The article concludes with “A company’s stakeholders are important to the firm and its success in unique ways. When managed strategically, stakeholder [primacy] needs can be met without jeopardizing the future of the business, even when in the throes of a historic economic crisis. Companies that successfully navigate their own hierarchy will position themselves well to both weather the current storm and thrive in the long run.” (Sarah Keohane Williamson, FCLTGlobal)
What does this stakeholder shift mean for you and me?
Corporations need to take into account the viewpoints and values of their customers and employees.
Stakeholders at all levels are becoming involved in changing the attitude that corporations have no heart for anything but money. Will this shift happen, or will it be just “lip service” as usual? Corporate clients and customers are cautious, having been taken in before.
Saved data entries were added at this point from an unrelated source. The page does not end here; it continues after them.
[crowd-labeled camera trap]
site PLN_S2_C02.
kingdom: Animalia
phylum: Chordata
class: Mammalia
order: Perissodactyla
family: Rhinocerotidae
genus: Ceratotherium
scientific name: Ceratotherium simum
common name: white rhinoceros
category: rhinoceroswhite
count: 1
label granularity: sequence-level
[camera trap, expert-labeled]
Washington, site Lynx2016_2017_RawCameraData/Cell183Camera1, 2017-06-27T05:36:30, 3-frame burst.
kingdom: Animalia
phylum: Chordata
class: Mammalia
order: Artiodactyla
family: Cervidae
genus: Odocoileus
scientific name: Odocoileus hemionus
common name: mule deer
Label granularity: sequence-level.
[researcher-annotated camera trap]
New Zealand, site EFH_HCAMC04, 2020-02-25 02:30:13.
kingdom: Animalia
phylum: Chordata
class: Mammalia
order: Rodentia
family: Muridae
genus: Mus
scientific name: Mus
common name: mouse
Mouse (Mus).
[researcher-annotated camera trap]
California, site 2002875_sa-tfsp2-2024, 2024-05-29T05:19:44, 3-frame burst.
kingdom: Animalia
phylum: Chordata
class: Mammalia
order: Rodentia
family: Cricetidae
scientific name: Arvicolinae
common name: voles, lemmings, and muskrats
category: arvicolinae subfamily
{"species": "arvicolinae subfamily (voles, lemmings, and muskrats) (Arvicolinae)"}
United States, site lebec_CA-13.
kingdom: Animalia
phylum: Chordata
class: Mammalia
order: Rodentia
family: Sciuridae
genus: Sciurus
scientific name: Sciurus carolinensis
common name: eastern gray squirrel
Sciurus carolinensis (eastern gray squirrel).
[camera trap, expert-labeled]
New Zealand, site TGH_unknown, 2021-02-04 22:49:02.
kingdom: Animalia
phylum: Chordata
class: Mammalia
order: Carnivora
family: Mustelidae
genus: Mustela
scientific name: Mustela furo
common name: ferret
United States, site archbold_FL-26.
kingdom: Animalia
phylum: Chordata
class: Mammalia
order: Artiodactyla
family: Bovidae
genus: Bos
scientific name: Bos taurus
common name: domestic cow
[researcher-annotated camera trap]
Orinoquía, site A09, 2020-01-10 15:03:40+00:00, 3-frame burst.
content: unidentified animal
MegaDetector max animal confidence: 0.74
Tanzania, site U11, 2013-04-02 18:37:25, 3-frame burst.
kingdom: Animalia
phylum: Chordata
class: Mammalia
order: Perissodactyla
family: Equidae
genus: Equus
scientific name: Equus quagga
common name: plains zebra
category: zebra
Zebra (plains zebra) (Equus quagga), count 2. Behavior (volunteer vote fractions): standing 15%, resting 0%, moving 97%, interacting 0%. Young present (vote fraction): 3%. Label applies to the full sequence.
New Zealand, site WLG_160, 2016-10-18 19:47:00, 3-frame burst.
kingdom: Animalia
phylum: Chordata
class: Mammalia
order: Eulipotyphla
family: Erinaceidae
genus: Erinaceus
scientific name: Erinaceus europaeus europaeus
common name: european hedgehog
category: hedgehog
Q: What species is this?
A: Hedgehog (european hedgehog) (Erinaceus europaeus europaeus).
As a small business owner or a solopreneur, our challenge is to differentiate our business from others. Some clients buy from us because we’re local. Some purchase because of what we stand for. We have a social purpose and champion our cause as an intrinsic part of our business brand or identity. Whatever their reason, we must live up to our pledge for our cause and keep reminding them, or they will move to our competition and their cause.
Patagonia, Columbia Sportswear, Whole Foods, and Zappos, to name a few, are excellent examples of large corporations with a great social purpose. As more large corporations move into the social purpose world, small businesses will need to adjust again. The best thing we can do is firmly entrench ourselves in our preferred social purpose.
It’s more about reaching Malcolm Gladwell’s “tipping point” – small businesses will need to double down on staying relevant to their customers. It means reminding our clients why they buy from us in the first place. How and where their money is making a difference. Information on how their dollars are cleaning up the environment, supporting diversity, and making the local area more livable.
Small business is currently at the forefront of this wave. Small business continuously leads the way with new, innovative approaches to business. We will do what we always do; create change and ignite new ways to reach our clients. After all, small business thrives when it provides value to its stakeholders.